Leaky gut syndrome is a condition widely popularized in the lay literature, although it is not currently accepted as a formal medical diagnosis. Multiple gastrointestinal symptoms are ascribed to leaky gut syndrome, including diarrhea, bloating, distension, abdominal pain, and dyspeptic symptoms of early satiety, nausea, and postprandial fullness. The etiology and pathophysiology of leaky gut syndrome are multifactorial; a preceding gastrointestinal infection, inflammatory bowel disease, and certain medications may be relevant factors in some patients. The diagnosis of leaky gut syndrome is problematic. Although patients are frequently informed that the diagnosis can be readily made using results from blood work or stool studies, no validated test currently exists to make this diagnosis. Patients report a variety of myths about the etiology, diagnosis, and treatment of leaky gut syndrome, which can cause alarm and can frequently lead to expensive, unnecessary tests and unproven, sometimes dangerous treatments. This article reviews some of the most common myths about leaky gut syndrome and provides data from the scientific literature to correct these statements. Management strategies, based on data, are provided when available.
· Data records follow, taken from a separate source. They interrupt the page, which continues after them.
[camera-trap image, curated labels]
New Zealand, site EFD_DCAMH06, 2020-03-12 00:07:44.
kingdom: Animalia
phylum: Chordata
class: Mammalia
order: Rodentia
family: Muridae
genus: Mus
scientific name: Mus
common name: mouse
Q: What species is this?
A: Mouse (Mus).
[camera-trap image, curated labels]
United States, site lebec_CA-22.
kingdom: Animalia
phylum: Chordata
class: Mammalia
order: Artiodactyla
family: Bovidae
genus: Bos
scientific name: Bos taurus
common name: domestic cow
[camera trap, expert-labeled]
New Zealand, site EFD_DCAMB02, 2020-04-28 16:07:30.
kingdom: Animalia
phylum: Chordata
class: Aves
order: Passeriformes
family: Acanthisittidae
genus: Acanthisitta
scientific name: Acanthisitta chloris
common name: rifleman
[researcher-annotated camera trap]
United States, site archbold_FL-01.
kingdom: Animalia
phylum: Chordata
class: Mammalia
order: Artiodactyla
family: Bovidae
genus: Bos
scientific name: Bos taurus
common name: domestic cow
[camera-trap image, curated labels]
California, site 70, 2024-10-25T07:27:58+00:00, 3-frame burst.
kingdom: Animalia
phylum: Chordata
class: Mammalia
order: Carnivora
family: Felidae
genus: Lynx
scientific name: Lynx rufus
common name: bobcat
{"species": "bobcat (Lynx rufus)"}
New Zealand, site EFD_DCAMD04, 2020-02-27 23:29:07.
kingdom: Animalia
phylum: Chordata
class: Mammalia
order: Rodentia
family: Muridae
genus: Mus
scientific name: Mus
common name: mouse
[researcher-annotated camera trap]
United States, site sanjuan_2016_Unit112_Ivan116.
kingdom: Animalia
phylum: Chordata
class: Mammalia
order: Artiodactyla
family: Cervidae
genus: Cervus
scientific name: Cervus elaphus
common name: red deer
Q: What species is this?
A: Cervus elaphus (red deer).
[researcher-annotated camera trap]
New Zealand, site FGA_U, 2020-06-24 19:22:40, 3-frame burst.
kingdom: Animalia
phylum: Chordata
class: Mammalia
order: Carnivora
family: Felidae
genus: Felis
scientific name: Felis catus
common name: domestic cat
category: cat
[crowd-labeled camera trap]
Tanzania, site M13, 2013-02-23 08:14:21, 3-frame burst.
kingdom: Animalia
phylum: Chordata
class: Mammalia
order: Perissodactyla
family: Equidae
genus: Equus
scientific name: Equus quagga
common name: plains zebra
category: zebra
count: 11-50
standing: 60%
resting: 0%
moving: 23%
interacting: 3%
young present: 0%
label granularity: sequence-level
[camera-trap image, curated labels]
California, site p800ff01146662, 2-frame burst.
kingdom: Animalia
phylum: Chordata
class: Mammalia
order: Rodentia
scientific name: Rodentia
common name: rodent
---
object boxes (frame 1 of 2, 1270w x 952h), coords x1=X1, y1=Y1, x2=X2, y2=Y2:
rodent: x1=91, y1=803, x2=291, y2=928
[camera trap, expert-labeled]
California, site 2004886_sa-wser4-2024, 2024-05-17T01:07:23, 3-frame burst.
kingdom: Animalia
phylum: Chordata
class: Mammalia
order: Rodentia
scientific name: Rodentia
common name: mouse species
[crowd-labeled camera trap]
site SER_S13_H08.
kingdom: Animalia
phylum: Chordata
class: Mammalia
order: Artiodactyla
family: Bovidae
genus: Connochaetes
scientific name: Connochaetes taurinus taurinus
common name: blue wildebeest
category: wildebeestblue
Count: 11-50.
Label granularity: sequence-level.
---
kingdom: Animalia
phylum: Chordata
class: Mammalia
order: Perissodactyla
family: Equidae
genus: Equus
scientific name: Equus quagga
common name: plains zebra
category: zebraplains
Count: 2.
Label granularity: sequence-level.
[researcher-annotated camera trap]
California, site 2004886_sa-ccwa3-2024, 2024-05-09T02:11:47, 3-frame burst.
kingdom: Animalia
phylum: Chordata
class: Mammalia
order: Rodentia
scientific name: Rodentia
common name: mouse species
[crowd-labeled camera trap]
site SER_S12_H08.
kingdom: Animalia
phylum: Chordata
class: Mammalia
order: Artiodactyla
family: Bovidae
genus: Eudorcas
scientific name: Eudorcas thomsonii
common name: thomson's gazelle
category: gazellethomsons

Keywords: Bloating; confocal laser endomicroscopy; glutamine; intestinal permeability; leaky gut syndrome; tight junctions.

Figure 1.

Normal gut barrier and disrupted barrier. The intestinal epithelial cells comprise the most important part of the intestinal barrier (A). Above this lies a layer of mucus; plasma cells may secrete IgA into the mucosal layer. Bacteria, viruses, and medications need to penetrate the mucus layer and the epithelial cell barrier to obtain access to the submucosal layer, where the intestinal immune system resides. Small particles normally cannot penetrate the tight junctions. However, after an insult to the epithelial cell barrier (eg, inflammation, ischemia, medications), tight junctions may open, allowing penetration of small particles with access to the submucosal region (B). The adherens junction and desmosomes help to stabilize cell-cell adhesion and interaction with the cytoskeleton. AMPs, antimicrobial peptides; IgA, immunoglobulin A; MLCK, myosin light chain kinase; SCFAs, short-chain fatty acids; ZO1, zonula occludens-1.

Figure 2.

Representative confocal laser endomicroscopy image of the ileum. The intestinal lumen and epithelial lining are labeled. The red arrow indicates a break in the epithelial wall with hyperdense areas along the epithelial lining representing increased fluorescein uptake; leakage of fluorescein into the intestinal lumen is also noted by the red arrow.